Pictures tell us not only about their subjects; they also inform us about the photographer. So the best way to assess Maier is through her work, both photos and the 8mm and 16mm films she made. Her prolific output indicates a woman infinitely curious about the world—someone for whom the most quotidian occurrences contained meaning.

She seems to have been most comfortable with children, who confront her camera with honesty and a lack of pretense. Yet she could be unflinching in her shots of accident victims, and those photos betray a cool emotional detachment. One of the children she cared for recalls an incident in which he had been hit by a car (he wasn’t badly injured), and Maier appeared—with her camera, shooting photos of the scene.

Maier, who is portrayed in the film as severe, at least with her fellow adults, nonetheless had an appreciation for humor and the absurd. Her instinct drew her to things and people that were broken; her eye sought out creative juxtapositions of form and content. And her reflexes enabled her to capture them.

“In her is a quality of human understanding and warmth,” says acclaimed street photographer Joel Meyerowitz.

“She had a great eye, a great sense of framing, humor and tragedy,” adds Mary Ellen Mark, famous for her photojournalism and portraiture. “A sense of life and environment. She had it all.”

Other journalists have criticized the documentary for invading Meier’s privacy. She was, by all accounts, a very private person, and we cannot know her wishes about how her work should be publicized, if at all.

However, she spent her entire adulthood intruding in the privacy of others, albeit in public spaces. That’s what street photographers do; they are legal voyeurs. Maier even used a Rolleiflex, a medium-format camera. Instead of holding the camera to the eye, the photographer looks down into the viewfinder to focus on and shoot subjects—who likely don’t know that their picture is being taken. Now the lens has been turned on her.
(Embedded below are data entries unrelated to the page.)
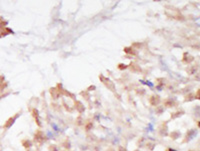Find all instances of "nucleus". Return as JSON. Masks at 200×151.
Here are the masks:
<instances>
[{
    "label": "nucleus",
    "instance_id": "6e6552de",
    "mask_svg": "<svg viewBox=\"0 0 200 151\" xmlns=\"http://www.w3.org/2000/svg\"><path fill=\"white\" fill-rule=\"evenodd\" d=\"M168 151H176V150H174V149H171V148H169V149H168Z\"/></svg>",
    "mask_w": 200,
    "mask_h": 151
},
{
    "label": "nucleus",
    "instance_id": "0eeeda50",
    "mask_svg": "<svg viewBox=\"0 0 200 151\" xmlns=\"http://www.w3.org/2000/svg\"><path fill=\"white\" fill-rule=\"evenodd\" d=\"M197 97H198V99H200V90L198 91V94H197Z\"/></svg>",
    "mask_w": 200,
    "mask_h": 151
},
{
    "label": "nucleus",
    "instance_id": "1a4fd4ad",
    "mask_svg": "<svg viewBox=\"0 0 200 151\" xmlns=\"http://www.w3.org/2000/svg\"><path fill=\"white\" fill-rule=\"evenodd\" d=\"M197 125H198V127H199V128H200V121H199V122H198V123H197Z\"/></svg>",
    "mask_w": 200,
    "mask_h": 151
},
{
    "label": "nucleus",
    "instance_id": "f03ea898",
    "mask_svg": "<svg viewBox=\"0 0 200 151\" xmlns=\"http://www.w3.org/2000/svg\"><path fill=\"white\" fill-rule=\"evenodd\" d=\"M22 145H23L25 148H30L31 146H32V142H31L30 140H28V139H24L23 141H22Z\"/></svg>",
    "mask_w": 200,
    "mask_h": 151
},
{
    "label": "nucleus",
    "instance_id": "9d476101",
    "mask_svg": "<svg viewBox=\"0 0 200 151\" xmlns=\"http://www.w3.org/2000/svg\"><path fill=\"white\" fill-rule=\"evenodd\" d=\"M107 151H114V150H113V149H111V148H110V149H109V150H107Z\"/></svg>",
    "mask_w": 200,
    "mask_h": 151
},
{
    "label": "nucleus",
    "instance_id": "39448f33",
    "mask_svg": "<svg viewBox=\"0 0 200 151\" xmlns=\"http://www.w3.org/2000/svg\"><path fill=\"white\" fill-rule=\"evenodd\" d=\"M51 146H52V147L49 148L50 151H57V148H55V145H51Z\"/></svg>",
    "mask_w": 200,
    "mask_h": 151
},
{
    "label": "nucleus",
    "instance_id": "423d86ee",
    "mask_svg": "<svg viewBox=\"0 0 200 151\" xmlns=\"http://www.w3.org/2000/svg\"><path fill=\"white\" fill-rule=\"evenodd\" d=\"M119 151H127V150H126L125 148H123L122 146H120V147H119Z\"/></svg>",
    "mask_w": 200,
    "mask_h": 151
},
{
    "label": "nucleus",
    "instance_id": "20e7f679",
    "mask_svg": "<svg viewBox=\"0 0 200 151\" xmlns=\"http://www.w3.org/2000/svg\"><path fill=\"white\" fill-rule=\"evenodd\" d=\"M179 135H180V134H179V132H177V131H175V132H172V133H171V137H172L173 139H177Z\"/></svg>",
    "mask_w": 200,
    "mask_h": 151
},
{
    "label": "nucleus",
    "instance_id": "7ed1b4c3",
    "mask_svg": "<svg viewBox=\"0 0 200 151\" xmlns=\"http://www.w3.org/2000/svg\"><path fill=\"white\" fill-rule=\"evenodd\" d=\"M195 134H196V131L195 130H190V131H189V134L187 133V139L188 140H190V139H192L194 136H195Z\"/></svg>",
    "mask_w": 200,
    "mask_h": 151
},
{
    "label": "nucleus",
    "instance_id": "f257e3e1",
    "mask_svg": "<svg viewBox=\"0 0 200 151\" xmlns=\"http://www.w3.org/2000/svg\"><path fill=\"white\" fill-rule=\"evenodd\" d=\"M16 117L17 116H14V117H11V118H9V119L6 121V123L4 124V128H6V129H8V128H10L11 127L13 124H14V122H15V120H16Z\"/></svg>",
    "mask_w": 200,
    "mask_h": 151
}]
</instances>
My issue with the film was that it seemed at times that the interviewees—and, to an extent, Maloof—were poking fun at Maier’s eccentricities, her fashion sense (she preferred men’s shirts because they were better-tailored than women’s; I agree), her behavioral tics.

She was an unmarried nonconformist—a “spinster,” someone calls her, using an antiquated and offensive word—who traveled the world alone. She did this in the mid-20th century, when women were expected to hew to narrow gender roles and to sacrifice their own ambitions for a husband and children.

A man who led Maier’s life would have been lauded as a sophisticated jet-setter, an artist in search of his muse. Instead, Maier is portrayed as damaged.

That said, the documentary is largely enjoyable—Maier’s photographs are brilliant and the story is intriguing. But in effect, we get a filmic version of a Polaroid picture before it’s fully developed. Instead of thinking we can solve the mystery through speculation, perhaps we should just let the mystery be.